No longer just for the gadget nut, smart phones have finally broken through to mobile business users like meeting planners.
A smart phone lets you do everything you can do with a cell phone, plus much of what you can do with a laptop. In addition to voice communications, smart phones also offer Web and e-mail access, plus personal digital assistant (PDA) functionality like personal organizers, calendars, and "synching" to key applications like Outlook. Many offer keyboards for writing e-mails or editing documents. Smart phones also provide speaker phones, built-in cameras, Bluetooth wireless connectivity, and built-in storage for pictures, voice mail, and music.
But smart phones account for only a fraction of the hundreds of millions of phones sold each year. One issue is price. Smart phones like the Treo 650 or Blackberry 7520 typically cost $300 to $500, even with a two-year contract—a far cry from the give-away cell phones most carriers offer. Purchase price is only part of a smart phone's cost; your monthly bill may double with data services like e-mail and Web access, although carriers offer flat-rate data plans.
And although health issues have not been linked to cell-phone radiation, a pair of popular smart phones, the Treo 650 and the Sony Ericsson P910, are on cnet.com's list of highest-radiation cell phones.
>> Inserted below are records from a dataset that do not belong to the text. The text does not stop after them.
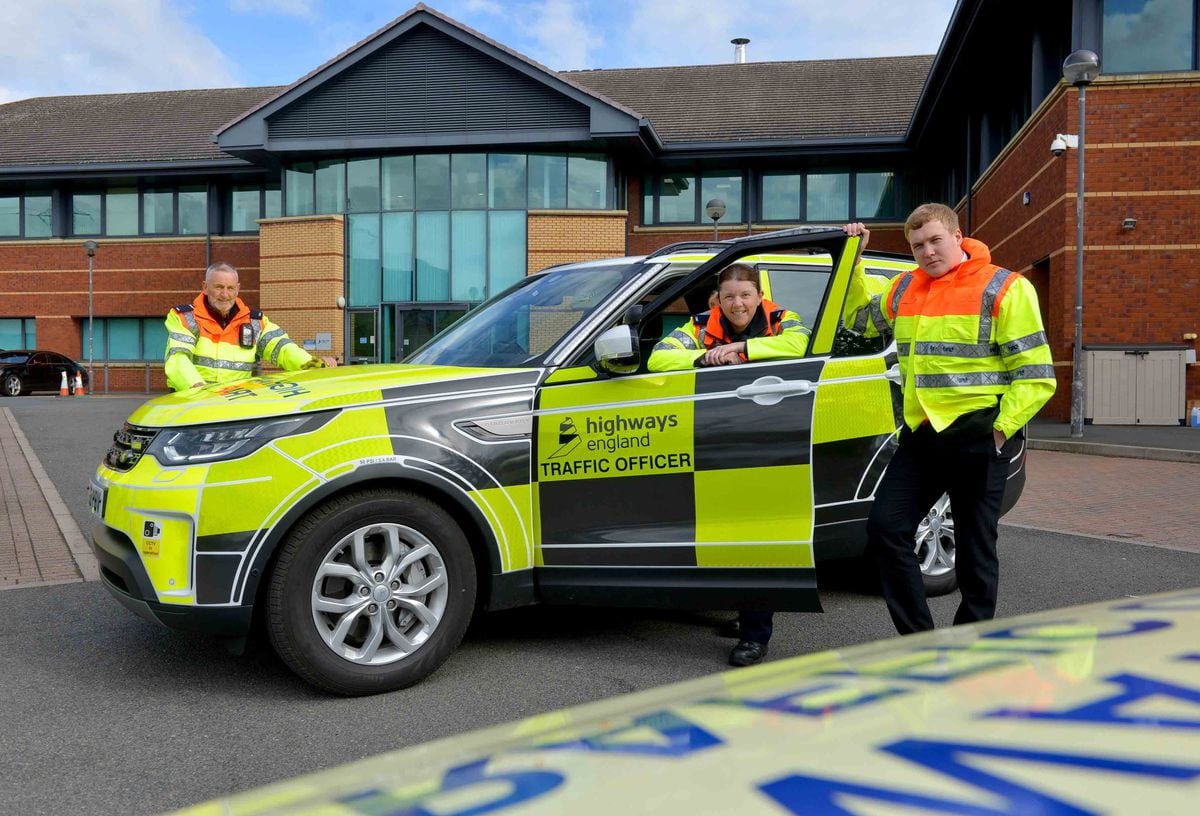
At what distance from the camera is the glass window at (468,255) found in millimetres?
26875

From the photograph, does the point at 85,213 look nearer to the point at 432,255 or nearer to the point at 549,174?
the point at 432,255

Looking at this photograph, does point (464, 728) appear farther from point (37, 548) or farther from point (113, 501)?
point (37, 548)

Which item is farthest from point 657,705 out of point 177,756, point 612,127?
point 612,127

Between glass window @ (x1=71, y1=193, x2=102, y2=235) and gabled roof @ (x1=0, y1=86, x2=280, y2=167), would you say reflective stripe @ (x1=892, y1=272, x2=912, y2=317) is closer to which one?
gabled roof @ (x1=0, y1=86, x2=280, y2=167)

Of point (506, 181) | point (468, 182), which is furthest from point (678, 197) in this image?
point (468, 182)

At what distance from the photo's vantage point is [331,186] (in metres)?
27.6

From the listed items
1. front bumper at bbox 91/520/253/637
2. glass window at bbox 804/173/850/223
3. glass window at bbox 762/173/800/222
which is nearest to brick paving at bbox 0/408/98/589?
front bumper at bbox 91/520/253/637

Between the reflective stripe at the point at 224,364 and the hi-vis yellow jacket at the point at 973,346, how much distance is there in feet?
12.5

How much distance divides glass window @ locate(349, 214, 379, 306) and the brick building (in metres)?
0.07

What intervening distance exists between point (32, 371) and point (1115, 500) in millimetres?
Result: 30963

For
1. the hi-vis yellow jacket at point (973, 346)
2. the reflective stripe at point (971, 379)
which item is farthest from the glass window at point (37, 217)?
the reflective stripe at point (971, 379)

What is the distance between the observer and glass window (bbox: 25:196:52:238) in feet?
113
Finally, smart phones are bigger and clunkier than svelte cell phones. Greta Cohen, a vice president at Countrywide in Calabasas, CA, describes talking on her Blackberry phone without an earpiece as "like holding a calculator up to your ear." The bigger, feature-laden smart phones are essentially two-handers, making them harder to use while driving. Yet the convenience of getting your calls, e-mails, and Web access from one always-with-you device can make smart phones compelling. Packing even the largest smart phone is much lighter than lugging a laptop.
Perhaps the two best known smart phones are the Blackberry and the Treo 650. The Treo is available for GSM networks (like Cingular) and CDMA networks (like Verizon). It weighs 6.3 ounces, offers 360 minutes of talk time, and includes a keyboard for typing, a stylus for clicking on-screen icons, Bluetooth wireless connectivity, a speaker phone, Palm OS, and a camera. It sells for about $600, but Verizon Wireless offers it for $399 with activation and a two-year plan.
Blackberries have morphed from two-way pagers to smart phones. Available on many networks, the Blackberry 7250 through Verizon is $299 with a two-year contract. It weighs five ounces and offers up to 198 minutes of talk time. Although some complain about its wide body and allegedly dim screen, corporate types will appreciate its ability to receive e-mail and corporate data, the thumb dial to spin through e-mails, its ability to hook up to six different types of attachments, and excellent keyboard.
A third smart phone may finally be available in the U.S. in the coming months: the Nokia 9300. The six-ounce 9300 looks like a large candy bar but flips open like a laptop, revealing a wide screen and a big keyboard. It will be available only for GSM networks (like T-Mobile and Cingular), and will sell for around $500.
When I went on a recent business trip to India, I truly missed my smart phone. When my Air India flight was canceled, resulting in the loss of all my connecting flights and hotel room, a smart phone with Internet access would have been a lifesaver.